The Δ47 values of 50 layers in Hiro-1 range from 0.683 to 0.741‰, which correspond to 3.2−23.4 ºC by temperature calibration on the basis of tufa measurements (Kato et al., 2019).The temperature range of each time-series is 5.2−12.5 ºC (7.4 ºC in average; 18.0−16.0 ka), 10.4−12.8 ºC (11.9 ºC in average; 15.9−14.5 ka), 3.2−9.4 ºC (6.1 ºC in average; 14.2−12.6 ka), 6.8−12.4ºC (9.2 ºC in average; 11.0−10.7 ka), 7.6−23.4 ºC (15.7 ºC in average; 7.7−4.9 ka) and 3.9−9.7 ºC (8.2 ºC in average; 4.9−4.5 ka).
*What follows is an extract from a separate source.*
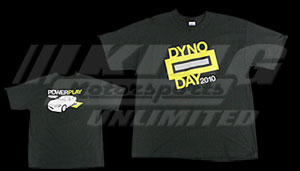 King Motorsports Dyno Day 2010 T Shirt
The Δ47 temperature record from Hiro-1 is broadly consistent with already-known climatic stages. For instance, the temperature recovery from LGM, lowering around Younger-Dryas, increase into Holocene and the peak of warming around Hypsithermal. Temperature difference between LGM (18.0−16.0 ka) and mid-Holocene (7.7−4.9 ka) is 8.3 ºC. Isotopic data in the period of 15.9−14.5 ka, and also at 10.7 ka has the features from the kinetic effect, i.e., high δ18O values and low Δ47 values comparing to the data of adjacent intervals. These intervals are characteristic in high prior calcite precipitation (PCP) of Hiro-1 stalagmite as suggested by Hori et al. (2013) and this shift was likely caused by some disequilibrium effect.
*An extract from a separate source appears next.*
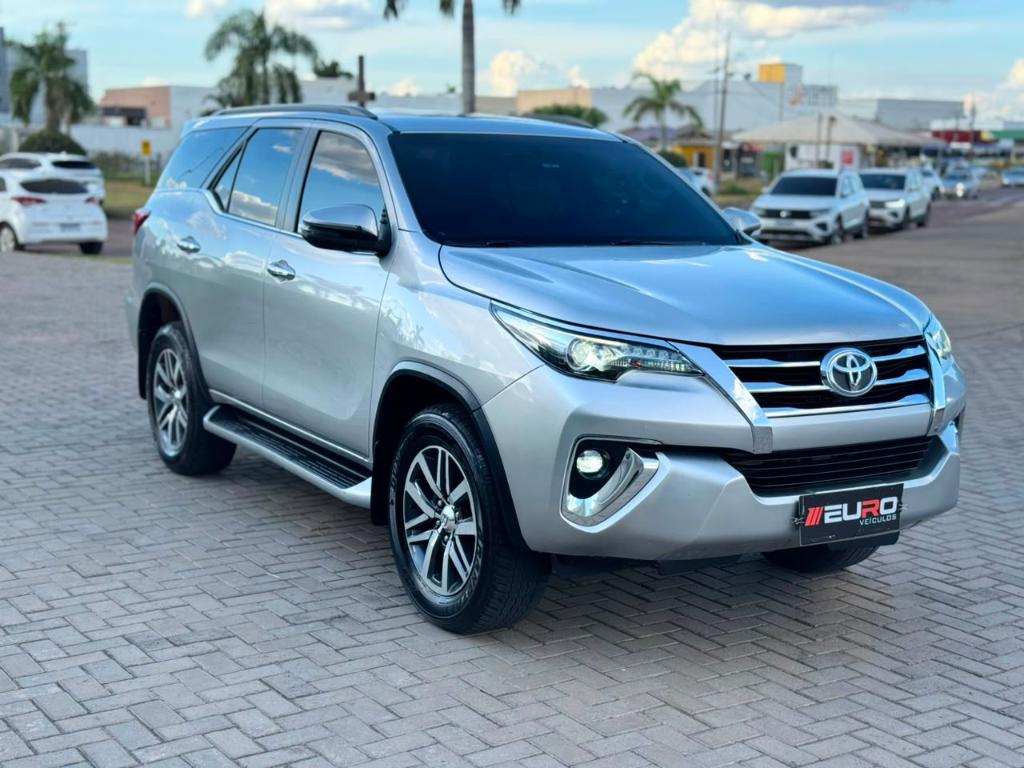 Toyota Sw4 2018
The δ18OHiro-1 profile can be corrected by subtraction of temperature effect and δ18OMW which represents isotopic composition of past meteoric water was obtained. The reconstructed δ18OMW value shows 1−2‰ rising from the last glacial period to Holocene. The shift has probably reflected an increase of summer precipitation by strengthened EASM in Holocene and the lowering of continentality by advance of Seto Island Sea.
Reference
Kato H., Amekawa S., Kano A., Mori T., Kuwahara Y., Quade J. (2019) Seasonal temperature changes obtained from carbonate clumped isotopes of annually laminated tufas from Japan: Discrepancy between natural and synthetic calcites. GCA 244, 548–564.
Hori M., Ishikawa T., Nagaishi K., Lin K., Wang B.-S., You C.-F., Shen C.-C., Kano A. (2013) Prior calcite precipitation and source mixing process influence Sr/Ca, Ba/Ca and 87Sr/86Sr of a stalagmite developed in southwestern Japan during 18.0 4.5 ka. Chem. Geol. 347, 190–198.